## Задание 1
Ответьте по отрывку о епископе Иларионе на три вопроса:
(a) Что не переставал делать епископ Иларион, когда к нему приблизился раввин?
(b) Каким, по словам епископа, должно быть дело, за сочувствие которому он благодарил раввина?
(c) Чью компанию епископ Иларион предпочитал даже обществу генералов?
## Задание 2
Допишите отрывок о епископе Иларионе, начав сразу после его последней фразы.

## Фрагмент документа
◇ ◇ ◇
Думаю — а прослежу-ка я
со стороны, как еврей раввин будет
прощаться с православным архиереем. А вышло
очень просто и естественно. Раввин
приблизился к приветливо улыбающемуся
Епископу Илариону, не
перестававшему перебирать четки, — и они
как-то разом, отвесили друг другу по
глубокому поклону. Епископ Иларион сказал
раввину Глейзеру несколько
благодарственных слов за участие
и сочувствие делу,
которое должно быть "близко и дорого всем".
Раввин благодарил Епископа за инициативу и
отвесив еще поклон, пошел к выходу, —
Епископ Иларион проводил
его новым поклоном.
В
обществе,
в гостиной, Епископ Иларион
держал себя необыкновенно просто и очень любил компанию
молодежи, которую предпочитал обществу
даже генералов.
◇ ◇ ◇
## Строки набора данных
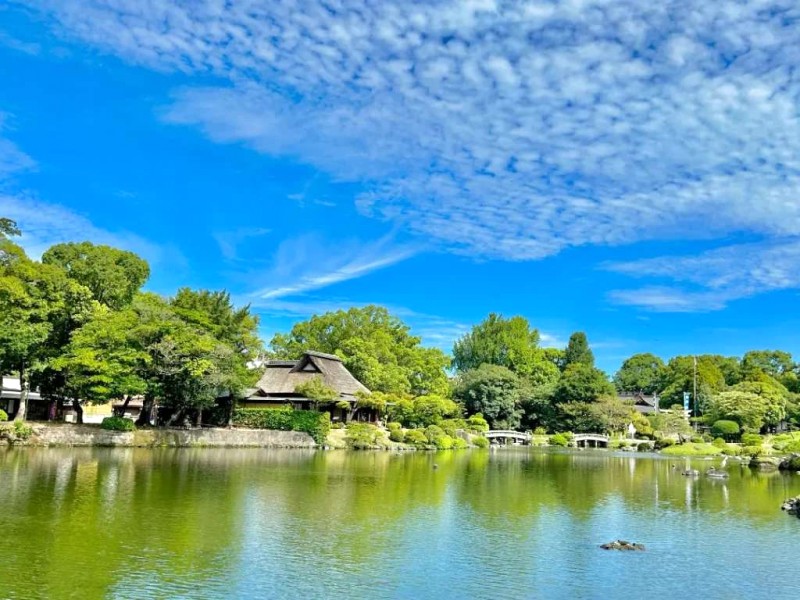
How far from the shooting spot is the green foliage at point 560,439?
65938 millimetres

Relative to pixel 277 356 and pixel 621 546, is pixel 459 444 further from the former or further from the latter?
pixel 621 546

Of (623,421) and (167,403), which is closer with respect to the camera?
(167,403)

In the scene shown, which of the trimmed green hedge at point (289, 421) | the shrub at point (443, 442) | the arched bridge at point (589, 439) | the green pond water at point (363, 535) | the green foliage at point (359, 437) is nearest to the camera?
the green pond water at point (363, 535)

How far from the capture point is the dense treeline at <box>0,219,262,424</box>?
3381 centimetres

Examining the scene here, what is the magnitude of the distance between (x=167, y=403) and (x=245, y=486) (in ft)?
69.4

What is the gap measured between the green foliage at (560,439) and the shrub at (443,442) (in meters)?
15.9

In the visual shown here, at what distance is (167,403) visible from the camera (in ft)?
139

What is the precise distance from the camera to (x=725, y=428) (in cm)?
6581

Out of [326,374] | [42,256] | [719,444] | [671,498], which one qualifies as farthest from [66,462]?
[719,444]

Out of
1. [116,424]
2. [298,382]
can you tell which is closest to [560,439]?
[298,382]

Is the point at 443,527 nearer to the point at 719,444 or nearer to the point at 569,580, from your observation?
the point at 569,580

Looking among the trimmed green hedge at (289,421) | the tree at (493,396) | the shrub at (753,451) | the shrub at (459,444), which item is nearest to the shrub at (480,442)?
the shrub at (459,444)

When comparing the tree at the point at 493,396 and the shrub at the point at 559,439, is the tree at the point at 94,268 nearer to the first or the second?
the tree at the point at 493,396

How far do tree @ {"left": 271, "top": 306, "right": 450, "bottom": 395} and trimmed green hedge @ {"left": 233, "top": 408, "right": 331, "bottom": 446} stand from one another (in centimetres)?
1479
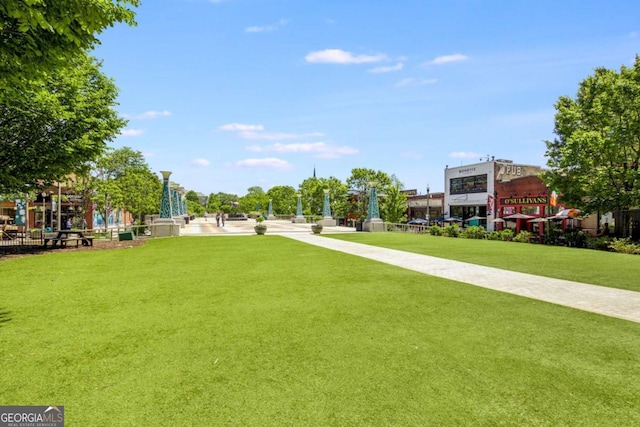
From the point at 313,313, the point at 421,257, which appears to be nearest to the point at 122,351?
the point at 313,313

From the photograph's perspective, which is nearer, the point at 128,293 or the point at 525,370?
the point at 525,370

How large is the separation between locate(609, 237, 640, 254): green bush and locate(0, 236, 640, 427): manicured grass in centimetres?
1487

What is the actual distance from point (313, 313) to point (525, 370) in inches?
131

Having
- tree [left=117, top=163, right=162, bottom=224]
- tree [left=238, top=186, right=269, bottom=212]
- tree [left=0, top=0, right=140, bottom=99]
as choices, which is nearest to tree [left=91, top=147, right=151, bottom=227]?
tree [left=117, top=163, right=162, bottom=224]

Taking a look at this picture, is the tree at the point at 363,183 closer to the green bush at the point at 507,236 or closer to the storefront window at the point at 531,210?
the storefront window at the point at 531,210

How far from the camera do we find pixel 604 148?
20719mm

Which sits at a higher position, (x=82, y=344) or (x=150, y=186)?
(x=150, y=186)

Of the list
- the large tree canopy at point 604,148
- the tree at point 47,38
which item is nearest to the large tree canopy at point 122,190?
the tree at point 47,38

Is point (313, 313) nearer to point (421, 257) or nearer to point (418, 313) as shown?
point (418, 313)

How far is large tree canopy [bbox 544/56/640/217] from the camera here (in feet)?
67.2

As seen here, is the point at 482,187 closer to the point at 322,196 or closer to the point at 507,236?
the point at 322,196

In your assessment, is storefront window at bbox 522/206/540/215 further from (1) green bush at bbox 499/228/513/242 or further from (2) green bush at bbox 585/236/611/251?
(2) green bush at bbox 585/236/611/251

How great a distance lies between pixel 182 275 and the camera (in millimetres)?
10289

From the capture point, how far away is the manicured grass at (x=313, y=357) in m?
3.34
◇ ◇ ◇
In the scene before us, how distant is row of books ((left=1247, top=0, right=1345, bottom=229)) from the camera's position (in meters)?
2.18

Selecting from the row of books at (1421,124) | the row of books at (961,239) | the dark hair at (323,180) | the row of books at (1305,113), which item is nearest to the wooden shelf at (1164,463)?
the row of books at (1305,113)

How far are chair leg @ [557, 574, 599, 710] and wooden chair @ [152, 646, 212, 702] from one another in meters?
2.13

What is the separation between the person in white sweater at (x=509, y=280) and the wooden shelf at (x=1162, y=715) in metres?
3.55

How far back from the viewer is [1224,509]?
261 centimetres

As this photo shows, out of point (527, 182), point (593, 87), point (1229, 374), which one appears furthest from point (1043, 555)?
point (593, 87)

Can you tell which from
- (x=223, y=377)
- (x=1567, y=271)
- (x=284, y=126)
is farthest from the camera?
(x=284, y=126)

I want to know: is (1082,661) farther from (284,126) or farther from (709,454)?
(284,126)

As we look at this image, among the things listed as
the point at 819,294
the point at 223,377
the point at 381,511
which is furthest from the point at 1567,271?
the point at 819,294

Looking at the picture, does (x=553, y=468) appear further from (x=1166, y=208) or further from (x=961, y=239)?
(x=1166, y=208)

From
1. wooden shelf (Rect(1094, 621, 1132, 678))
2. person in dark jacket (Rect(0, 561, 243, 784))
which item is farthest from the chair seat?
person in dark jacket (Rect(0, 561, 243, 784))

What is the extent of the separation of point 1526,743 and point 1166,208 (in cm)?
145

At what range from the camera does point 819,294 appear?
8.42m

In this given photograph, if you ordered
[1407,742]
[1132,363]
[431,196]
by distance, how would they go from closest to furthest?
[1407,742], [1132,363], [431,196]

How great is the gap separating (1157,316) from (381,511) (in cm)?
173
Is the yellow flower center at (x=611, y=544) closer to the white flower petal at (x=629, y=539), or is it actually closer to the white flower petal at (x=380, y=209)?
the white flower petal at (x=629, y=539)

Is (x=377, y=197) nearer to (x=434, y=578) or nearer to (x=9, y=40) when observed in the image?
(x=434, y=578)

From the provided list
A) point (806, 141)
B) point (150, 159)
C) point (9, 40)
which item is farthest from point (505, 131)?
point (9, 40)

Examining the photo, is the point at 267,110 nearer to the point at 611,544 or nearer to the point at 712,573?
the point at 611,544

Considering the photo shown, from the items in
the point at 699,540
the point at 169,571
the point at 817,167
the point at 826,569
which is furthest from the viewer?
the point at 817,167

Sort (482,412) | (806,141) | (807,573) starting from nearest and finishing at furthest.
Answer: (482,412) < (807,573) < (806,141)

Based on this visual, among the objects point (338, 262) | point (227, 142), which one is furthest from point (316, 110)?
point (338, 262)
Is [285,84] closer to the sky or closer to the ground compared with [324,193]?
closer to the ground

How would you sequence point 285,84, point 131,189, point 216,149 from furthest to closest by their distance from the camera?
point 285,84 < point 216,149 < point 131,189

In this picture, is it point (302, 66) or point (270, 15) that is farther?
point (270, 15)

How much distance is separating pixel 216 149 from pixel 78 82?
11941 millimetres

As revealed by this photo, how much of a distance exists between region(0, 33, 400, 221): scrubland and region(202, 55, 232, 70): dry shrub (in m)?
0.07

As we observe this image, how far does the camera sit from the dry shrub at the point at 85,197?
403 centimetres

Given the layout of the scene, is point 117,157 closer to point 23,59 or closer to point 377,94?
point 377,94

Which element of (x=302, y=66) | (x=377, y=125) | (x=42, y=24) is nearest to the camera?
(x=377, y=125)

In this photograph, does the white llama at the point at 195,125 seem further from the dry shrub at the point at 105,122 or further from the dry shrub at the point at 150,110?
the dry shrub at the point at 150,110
◇ ◇ ◇
## Письменный ответ 1
(a) Он не переставал перебирать четки.
(b) Дело должно быть «близко и дорого всем».
(c) Компанию молодежи.

## Письменный ответ 2
Мне
не раз приходилось встречать Епископа
Илариона в доме помещицы Ельяшевич, в селе Малых Будищах, вблизи Шведской
могилы — прихожанки моего отца. На званные
обеды г-жа Ельяшевич, между прочим,
приглашала и генералов, хотя и отставных, все же
почтенных, напр. бывшего директора кадетск.
корпуса Кругликова, ген. Чудкова и других, —
и усаживала их за столом рядом с
архиереем. Подальше располагалась
молодежь, вместе с семейством г-жи
Ельяшевич — дочерьми, сыновьями-офицерами
— очень милыми и симпатичными.
И
бывало Епископ Иларион, за весь обед, едва перекинется словом с
ближайшими соседями — генералами, и в тоже
время, через стол в продолжение всего обеда, ведет
оживленную беседу с молодыми людьми.
Черта
эта в Епископе Иларионе всем
необыкновенно нравилась — и молодежь
всегда льнула к нему и окружала тесным
кольцом, где только встречала.
И
пошутить благостный архипастырь был далеко
не прочь.
Не
помню, по какому случаю, в Крестовой церкви
архиерейского дома было
торжественное архиерейское служение, —
после
которого назначено было собрание в
епископских покоях.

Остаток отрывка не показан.